El futuro económico tampoco es simplemente una proyección; es un territorio incierto que redefine la manera en que imaginamos nuestras vidas. Ya no se presenta como una línea ascendente, sino como un mapa cambiante que exige habilidades nuevas, estabilidad emocional y un sentido de propósito que las instituciones aún no han logrado ofrecer.
Frente a este escenario, la juventud costarricense hemos cultivado una virtud que me parece extraordinaria: la capacidad de reflexionar sobre nuestra propia época sin renunciar a transformarla. No nos limitamos a describir la complejidad: la interrogamos, la cuestionamos, la resignificamos. Estudiamos, debatimos, investigamos y participamos porque intuimos algo fundamental: que un país no puede sostenerse únicamente sobre estructuras, sino sobre un tejido invisible de significados compartidos.
Nuestra crítica, que a veces se interpreta como impaciencia, es en realidad responsabilidad. Cuando señalamos la lentitud del Estado, no lo hacemos exigiendo eficiencia técnica, sino coherencia histórica. Pedimos que las instituciones se atrevan a actualizar su comprensión del presente y no intenten gobernar hoy con categorías de ayer.
Mientras la institucionalidad procura estabilidad, la juventud busca significado. Mientras el Estado protege el orden, nosotros interrogamos el propósito de ese orden. Esa tensión no es una amenaza: es la apertura hacia una transformación ética.

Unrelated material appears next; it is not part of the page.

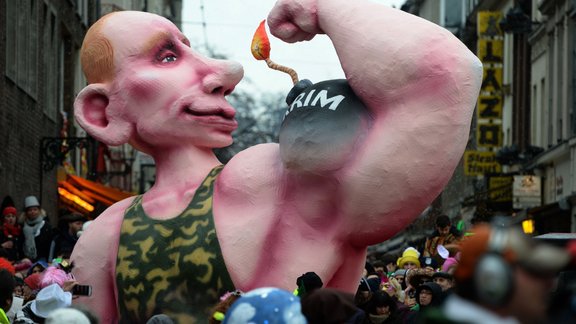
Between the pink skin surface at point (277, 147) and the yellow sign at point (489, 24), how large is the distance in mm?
30913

Porque una sociedad verdaderamente madura no exige silencio a su juventud: aprende de ella. Y lo hace porque comprende que en nuestra inquietud hay verdad; en nuestra impaciencia, conciencia; y en nuestra crítica, un llamado ineludible a renovar la ética colectiva.
La juventud costarricense no somos una audiencia a la espera de instrucciones. Somos un sujeto moral que interpreta, cuestiona y reconstruye. Somos, en este momento histórico, la conciencia viva de un país que aún está intentando comprenderse a sí mismo.